Eastern Electric, Inc., Plaintiff-appellant, v. the Seeburg Corporation, Defendant-appellee, 427 F.2d 23 (2d Cir. 1970)Annotate this Case
Decided June 2, 1970
William T. Sullivan, Arthur A. March, New York City (Charles Trynin, Willkie, Farr & Gallagher, Sumner S. Kittelle, Charles E. Lewis, New York City, on the brief), for plaintiff-appellant.
William P. Hindman, New York City, Ronald L. Engel, Chicago, Ill. (Townley, Updike, Carter & Rodgers, New York City, Kirkland, Ellis, Hodson, Chaffetz & Masters, Chicago, Ill., on the brief), for defendant-appellee.

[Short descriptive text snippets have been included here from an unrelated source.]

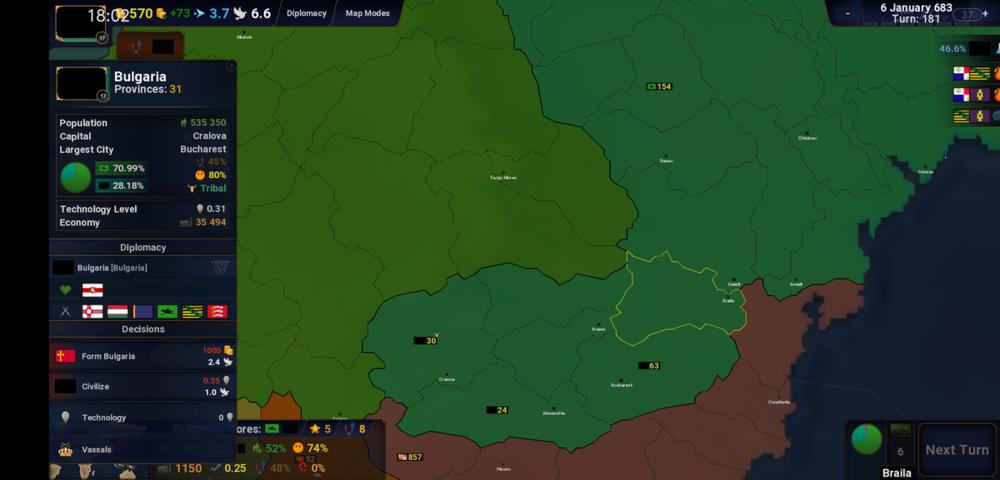 Screenshot_2019-01-16-18-02-03-043_age.of.civilizations2.jakowski.wukasz.png
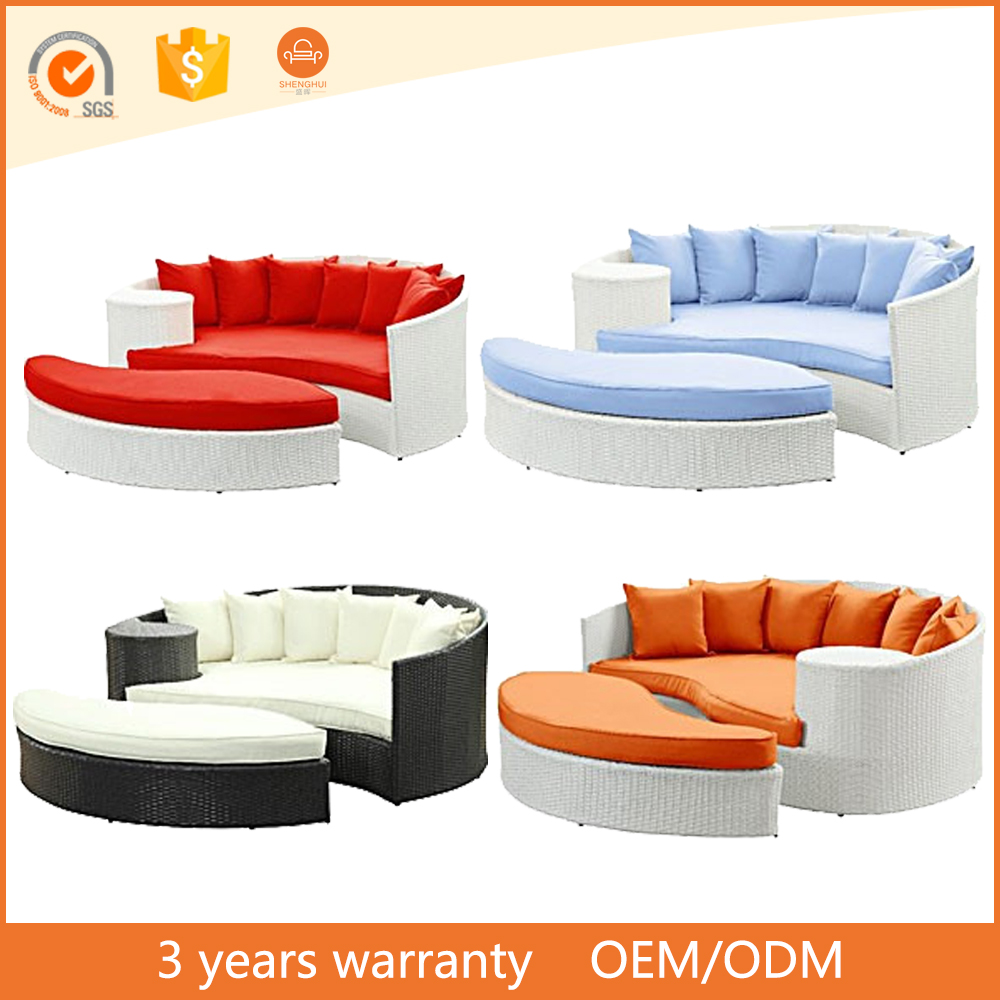 Beauty Lazy Bone Outdoor Rattan Sofas With Stool Lowes Outdoor Used Furniture sofa Bed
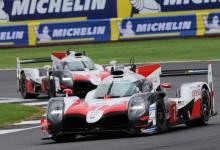 Photo of WEC: Los Toyota desclasificados de Silverstone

Before HAYS, ANDERSON and FEINBERG, Circuit Judges.
FEINBERG, Circuit Judge:
Plaintiff Eastern Electric, Inc. formerly manufactured electrical cigarette vending mchines, holding several patents in the field. By a written Purchase Agreement dated April 8, 1958, Eastern sold its entire cigarette vending machine business, including its patents, to defendant The Seeburg Corporation.1 Seeburg promised, inter alia, to pay royalties on each electrical cigarette vending machine sold that utilized the Eastern patents, referred to in the agreement as the Vending Machine Patents. After paying royalties of more than $50,000 on almost 8,500 machines which utilized those patents, Seeburg commenced manufacture in 1959 of various other types of electrical cigarette vending machines which allegedly did not employ the Eastern patents. Since that time Seeburg has refused to pay further royalties under the Purchase Agreement.

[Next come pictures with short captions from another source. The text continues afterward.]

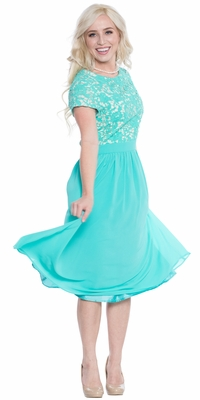Olivia Modest Prom / Bridesmaid Dress in Turquoise, Tiffany Blue, Aqua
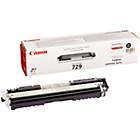more details on Canon 729 Toner - Black.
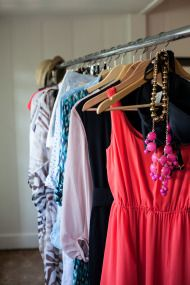 Guide to Packing for Your Honeymoon in a Carry On! - Style Me Pretty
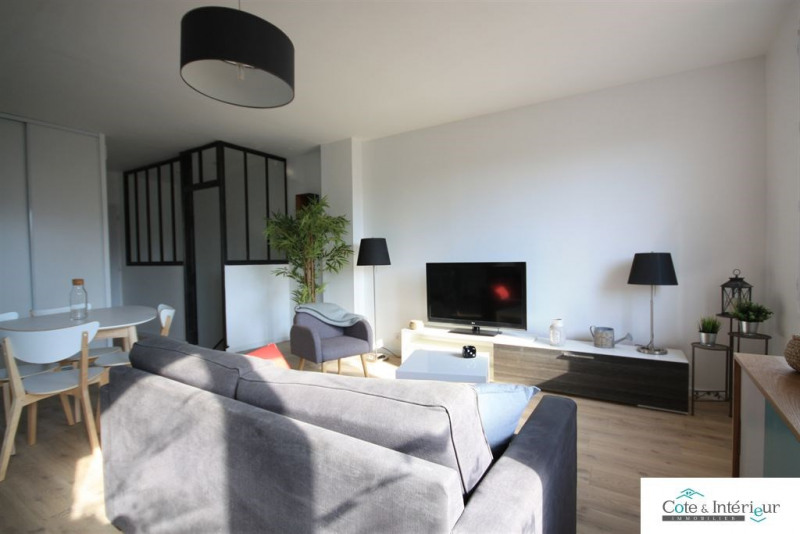 Location vacances appartement Les sables d olonne 400€ - Photo 3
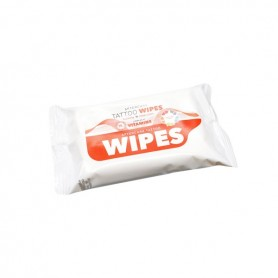 TATTOO WIPES AFTERCARE 15PCS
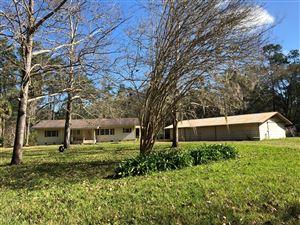Photo of 11121 NE 110th Street, Fort McCoy, FL 32134 (MLS # 551266)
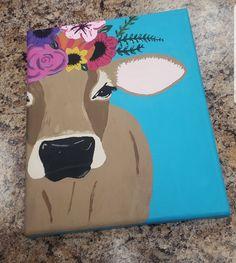 Brown Swiss cow with flower crown. Easy Canvas Art, Small Canvas Art, Easy Canvas Painting, Mini Canvas Art, Diy Painting, Cow Paintings On Canvas, Crown Painting, Arte Van Gogh, Pinturas Disney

In 1960, Eastern sued for breach of contract, claiming royalties and damages. The suit was filed in the state courts, from which it was removed to the United States District Court for the Southern District of New York. At trial, Eastern advanced two theories under which Seeburg would be liable: (1) the Seeburg machines utilized the Eastern patents, entitling Eastern to royalties under the Purchase Agreement; and (2) Seeburg's introduction of non-royalty machines breached its implied obligation to exploit Eastern's patents. A five-week non-jury trial was held before John F. X. McGohey, J., who ruled for defendant Seeburg. In a thorough opinion reported at 310 F. Supp. 1126 (S.D.N.Y. 1969), the judge held that the Seeburg machines did not employ the Eastern patents and that the express language of the Purchase Agreement negated any implied duty to exploit them. We affirm.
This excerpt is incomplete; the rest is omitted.